Artificial Neural Network Potential for Encapsulated Platinum Clusters in MOF-808
Yangyang Yu, Weiwei Zhang, Donghai Mei
Abstract
Metal-organic frameworks (MOFs) have been recognized as one of the ideal supporting sintering-resistant catalyst materials because of their high specific surface area and unique nano-porous structure capable of manipulating the sizes and shapes of encapsulated metal clusters. To explore the binding sites, the stability, and migration mechanisms of encapsulated metal clusters in MOF materials, a robust potential model that accurately describes the interaction between metal clusters and MOF materials is highly desired for large-scale atomic simulations.

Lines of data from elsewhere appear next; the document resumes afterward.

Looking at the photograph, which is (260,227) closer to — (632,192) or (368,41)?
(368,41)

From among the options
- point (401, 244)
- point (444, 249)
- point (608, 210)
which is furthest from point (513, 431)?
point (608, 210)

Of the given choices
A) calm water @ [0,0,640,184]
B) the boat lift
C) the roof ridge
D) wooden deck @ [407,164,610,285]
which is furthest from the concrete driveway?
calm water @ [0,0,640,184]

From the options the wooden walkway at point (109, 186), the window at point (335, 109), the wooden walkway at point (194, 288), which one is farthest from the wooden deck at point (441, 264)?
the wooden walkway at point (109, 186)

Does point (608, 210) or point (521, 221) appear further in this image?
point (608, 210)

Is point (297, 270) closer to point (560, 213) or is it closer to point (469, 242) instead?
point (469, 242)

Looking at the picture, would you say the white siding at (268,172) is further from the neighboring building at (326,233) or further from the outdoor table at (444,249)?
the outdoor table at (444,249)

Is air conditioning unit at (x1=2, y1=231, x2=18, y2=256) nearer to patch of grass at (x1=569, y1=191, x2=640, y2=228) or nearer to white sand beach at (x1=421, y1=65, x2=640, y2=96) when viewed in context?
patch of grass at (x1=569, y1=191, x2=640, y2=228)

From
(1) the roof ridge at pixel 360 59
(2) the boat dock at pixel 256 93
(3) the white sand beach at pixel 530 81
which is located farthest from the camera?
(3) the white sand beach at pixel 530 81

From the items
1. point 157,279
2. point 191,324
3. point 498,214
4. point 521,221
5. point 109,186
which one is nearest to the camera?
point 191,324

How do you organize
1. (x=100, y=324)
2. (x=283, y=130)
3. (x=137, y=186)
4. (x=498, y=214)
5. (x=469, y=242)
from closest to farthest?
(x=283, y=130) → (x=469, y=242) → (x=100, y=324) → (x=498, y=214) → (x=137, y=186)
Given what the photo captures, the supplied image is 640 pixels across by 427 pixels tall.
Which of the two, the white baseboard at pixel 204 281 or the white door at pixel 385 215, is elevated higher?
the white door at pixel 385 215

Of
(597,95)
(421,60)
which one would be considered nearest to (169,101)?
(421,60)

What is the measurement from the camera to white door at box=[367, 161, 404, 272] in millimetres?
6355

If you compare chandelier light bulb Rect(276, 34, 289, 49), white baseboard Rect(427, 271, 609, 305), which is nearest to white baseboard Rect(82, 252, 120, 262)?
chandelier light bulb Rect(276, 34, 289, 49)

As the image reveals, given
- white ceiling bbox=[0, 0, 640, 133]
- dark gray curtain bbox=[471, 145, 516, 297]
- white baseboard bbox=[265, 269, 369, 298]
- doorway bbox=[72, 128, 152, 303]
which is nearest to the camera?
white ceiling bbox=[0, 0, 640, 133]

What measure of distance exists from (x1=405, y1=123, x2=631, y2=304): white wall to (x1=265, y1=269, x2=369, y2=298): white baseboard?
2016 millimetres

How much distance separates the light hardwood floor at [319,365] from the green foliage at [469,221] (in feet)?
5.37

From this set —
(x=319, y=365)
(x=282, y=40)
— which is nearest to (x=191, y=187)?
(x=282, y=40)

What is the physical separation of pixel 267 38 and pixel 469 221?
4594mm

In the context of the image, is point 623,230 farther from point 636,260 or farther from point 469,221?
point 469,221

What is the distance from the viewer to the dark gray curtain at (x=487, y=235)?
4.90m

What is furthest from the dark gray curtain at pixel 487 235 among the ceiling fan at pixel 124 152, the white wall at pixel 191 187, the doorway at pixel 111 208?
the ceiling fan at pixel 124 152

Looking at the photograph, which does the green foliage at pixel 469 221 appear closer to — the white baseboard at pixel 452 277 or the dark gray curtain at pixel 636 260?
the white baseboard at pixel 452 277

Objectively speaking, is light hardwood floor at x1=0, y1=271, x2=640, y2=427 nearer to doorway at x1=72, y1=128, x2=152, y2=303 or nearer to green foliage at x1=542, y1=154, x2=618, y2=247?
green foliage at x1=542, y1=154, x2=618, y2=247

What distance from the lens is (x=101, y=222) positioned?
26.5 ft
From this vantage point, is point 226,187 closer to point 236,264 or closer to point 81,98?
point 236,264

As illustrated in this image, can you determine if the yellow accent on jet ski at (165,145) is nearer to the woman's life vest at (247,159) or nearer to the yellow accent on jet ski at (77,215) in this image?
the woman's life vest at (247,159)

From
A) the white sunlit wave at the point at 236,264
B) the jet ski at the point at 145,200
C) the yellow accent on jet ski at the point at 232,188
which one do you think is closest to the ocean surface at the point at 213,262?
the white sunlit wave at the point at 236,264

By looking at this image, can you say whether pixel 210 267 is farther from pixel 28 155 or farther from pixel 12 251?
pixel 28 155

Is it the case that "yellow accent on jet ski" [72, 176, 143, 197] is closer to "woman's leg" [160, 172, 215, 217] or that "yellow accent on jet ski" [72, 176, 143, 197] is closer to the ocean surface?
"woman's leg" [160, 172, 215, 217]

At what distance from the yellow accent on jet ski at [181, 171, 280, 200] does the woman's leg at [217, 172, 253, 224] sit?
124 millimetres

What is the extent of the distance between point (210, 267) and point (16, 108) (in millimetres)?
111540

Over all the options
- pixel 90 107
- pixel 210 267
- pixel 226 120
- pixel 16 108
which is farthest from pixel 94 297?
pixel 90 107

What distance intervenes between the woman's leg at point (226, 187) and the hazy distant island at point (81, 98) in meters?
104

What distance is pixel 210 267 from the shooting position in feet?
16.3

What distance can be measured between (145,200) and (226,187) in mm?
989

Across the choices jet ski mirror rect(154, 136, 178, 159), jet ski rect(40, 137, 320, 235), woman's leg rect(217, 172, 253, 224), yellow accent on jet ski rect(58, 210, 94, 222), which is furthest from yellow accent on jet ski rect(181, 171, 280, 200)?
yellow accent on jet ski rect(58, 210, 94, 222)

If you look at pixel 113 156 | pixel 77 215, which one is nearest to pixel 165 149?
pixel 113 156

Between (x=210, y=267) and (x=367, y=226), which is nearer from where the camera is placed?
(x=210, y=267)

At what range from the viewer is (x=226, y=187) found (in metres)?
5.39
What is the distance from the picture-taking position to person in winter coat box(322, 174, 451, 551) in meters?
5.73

Herein, as a demonstration case, an artificial neural network potential for encapsulated platinum (Pt) clusters in MOF-808 was developed using the machine learning-based global neural network (G-NN) technique. The artificial G-NN potential was tested and validated against a series of density functional theory calculation data, including structure optimization, adsorption energies, and the migration energy barrier of Ptn (n = 1–13) clusters in MOF-808. The newly developed Pt-MOF G-NN potential was further used to predict the adsorption and migration behaviors of Ptn clusters in MOF-808. It is found that the most stable adsorption site varies with the Ptn cluster size. The migration possibility of the Ptn cluster is strongly correlated with the adsorption energies of the Ptn clusters. Finally, the CO adsorption on the single Pt atom would effectively promote the aggregation of Ptn clusters via the Ostwald ripening mechanism.